Hurricane Laura struck the Gulf Coast this week, with evacuation and recovery efforts complicated by the coronavirus, financial precarity faced by residents, and a limited government response. “Louisiana is still under restrictions designed to cope with the coronavirus pandemic – such as a mask mandate – but in Lake Charles masks were nowhere to be seen on residents, rescue workers and even the soldiers on the crowded national guard convoys rolling through town. Near the town a chlorine plant erupted with thick, billowing smoke after being damaged by the storm. Authorities ordered people around the plant to stay in their homes with windows and doors shut. Laura has headed north of the state as a tropical storm after hitting the Louisiana coast with blasts of wind up to 150mph strong.

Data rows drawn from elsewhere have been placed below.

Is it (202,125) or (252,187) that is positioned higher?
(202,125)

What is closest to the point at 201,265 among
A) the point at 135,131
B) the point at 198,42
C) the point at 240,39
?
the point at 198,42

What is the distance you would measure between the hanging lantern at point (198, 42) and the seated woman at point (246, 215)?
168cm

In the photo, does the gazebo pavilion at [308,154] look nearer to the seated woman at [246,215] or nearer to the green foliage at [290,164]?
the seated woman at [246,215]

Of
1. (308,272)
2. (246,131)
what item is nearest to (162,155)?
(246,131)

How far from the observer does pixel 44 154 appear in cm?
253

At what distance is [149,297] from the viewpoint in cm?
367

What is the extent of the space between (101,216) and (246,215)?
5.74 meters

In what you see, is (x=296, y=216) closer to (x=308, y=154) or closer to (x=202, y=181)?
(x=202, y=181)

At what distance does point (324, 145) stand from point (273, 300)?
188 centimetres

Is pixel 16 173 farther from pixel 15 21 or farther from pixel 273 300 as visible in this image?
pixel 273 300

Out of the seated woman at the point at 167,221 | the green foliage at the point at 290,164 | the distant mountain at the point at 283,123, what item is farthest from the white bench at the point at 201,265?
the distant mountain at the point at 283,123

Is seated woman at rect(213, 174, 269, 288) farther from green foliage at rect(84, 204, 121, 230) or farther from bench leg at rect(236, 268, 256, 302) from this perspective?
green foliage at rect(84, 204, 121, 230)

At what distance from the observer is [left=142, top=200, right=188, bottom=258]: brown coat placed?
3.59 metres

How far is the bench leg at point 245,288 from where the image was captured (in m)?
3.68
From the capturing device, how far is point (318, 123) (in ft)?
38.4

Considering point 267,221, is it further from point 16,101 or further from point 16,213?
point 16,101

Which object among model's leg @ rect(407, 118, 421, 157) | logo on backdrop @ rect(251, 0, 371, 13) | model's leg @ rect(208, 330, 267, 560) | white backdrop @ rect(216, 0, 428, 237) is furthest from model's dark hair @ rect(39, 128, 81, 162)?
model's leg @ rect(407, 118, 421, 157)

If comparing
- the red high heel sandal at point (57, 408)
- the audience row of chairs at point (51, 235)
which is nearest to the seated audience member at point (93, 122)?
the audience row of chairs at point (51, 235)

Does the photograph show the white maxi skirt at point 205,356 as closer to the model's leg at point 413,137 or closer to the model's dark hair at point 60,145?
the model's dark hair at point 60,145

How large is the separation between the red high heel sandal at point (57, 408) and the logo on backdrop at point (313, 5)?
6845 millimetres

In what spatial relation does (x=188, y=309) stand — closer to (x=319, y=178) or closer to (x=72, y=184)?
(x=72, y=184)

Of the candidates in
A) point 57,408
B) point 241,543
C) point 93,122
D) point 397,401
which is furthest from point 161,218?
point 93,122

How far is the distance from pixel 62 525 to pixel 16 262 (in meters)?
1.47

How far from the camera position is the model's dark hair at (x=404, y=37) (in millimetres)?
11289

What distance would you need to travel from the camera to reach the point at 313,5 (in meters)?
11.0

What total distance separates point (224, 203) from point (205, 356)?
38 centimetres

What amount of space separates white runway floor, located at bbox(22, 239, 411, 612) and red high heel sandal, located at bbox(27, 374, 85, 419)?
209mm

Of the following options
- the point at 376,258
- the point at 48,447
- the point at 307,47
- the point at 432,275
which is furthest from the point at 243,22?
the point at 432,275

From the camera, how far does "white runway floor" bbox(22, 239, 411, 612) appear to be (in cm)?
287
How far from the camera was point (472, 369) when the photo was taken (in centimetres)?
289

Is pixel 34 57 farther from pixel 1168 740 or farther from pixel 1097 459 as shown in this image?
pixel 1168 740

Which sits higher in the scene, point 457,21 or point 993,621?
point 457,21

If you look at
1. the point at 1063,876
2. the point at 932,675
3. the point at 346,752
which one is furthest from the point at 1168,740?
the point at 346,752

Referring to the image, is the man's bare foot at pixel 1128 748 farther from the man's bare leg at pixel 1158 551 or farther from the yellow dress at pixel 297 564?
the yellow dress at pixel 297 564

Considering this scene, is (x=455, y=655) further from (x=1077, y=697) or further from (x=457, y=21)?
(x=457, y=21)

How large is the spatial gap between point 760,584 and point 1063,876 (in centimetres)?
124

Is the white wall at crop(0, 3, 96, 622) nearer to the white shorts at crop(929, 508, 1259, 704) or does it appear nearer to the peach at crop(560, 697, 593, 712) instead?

Officials warned of “catastrophic conditions” and more than 600,000 people fled its path.”
The Mercury News reports on a San Jose task force “focused on the disproportionate impact of COVID-19 on the city’s residents of color presented a list of recommendations Wednesday that include requiring businesses to pay for employees’ personal protective equipment, giving workers the right to return to their former jobs if they were laid off because of the pandemic, and more funding for direct rent assistance for families at risk of eviction. The 30 recommendations, which include expanding culturally competent and multilingual outreach, extending eviction protections and funding food delivery programs in hard-hit neighborhoods, were approved unanimously by the city council’s Rules and Open Government Committee. The full council will discuss the recommendations Sept. 1.”
Austin City Council voted unanimously to cut the police budget by one-third and redirect funding toward mental health supports, violence prevention, parks, food access, abortion access, and other social and community services.
Policies For Action hosted a conversation between Senator Cory Booker, Darrick Hamilton of P4A, and Kilolo Kijakazi of the Urban Institute to discuss how economic inequalities are exacerbating the harms of the pandemic for communities of color and how baby bonds could help bridge the racial wealth gap.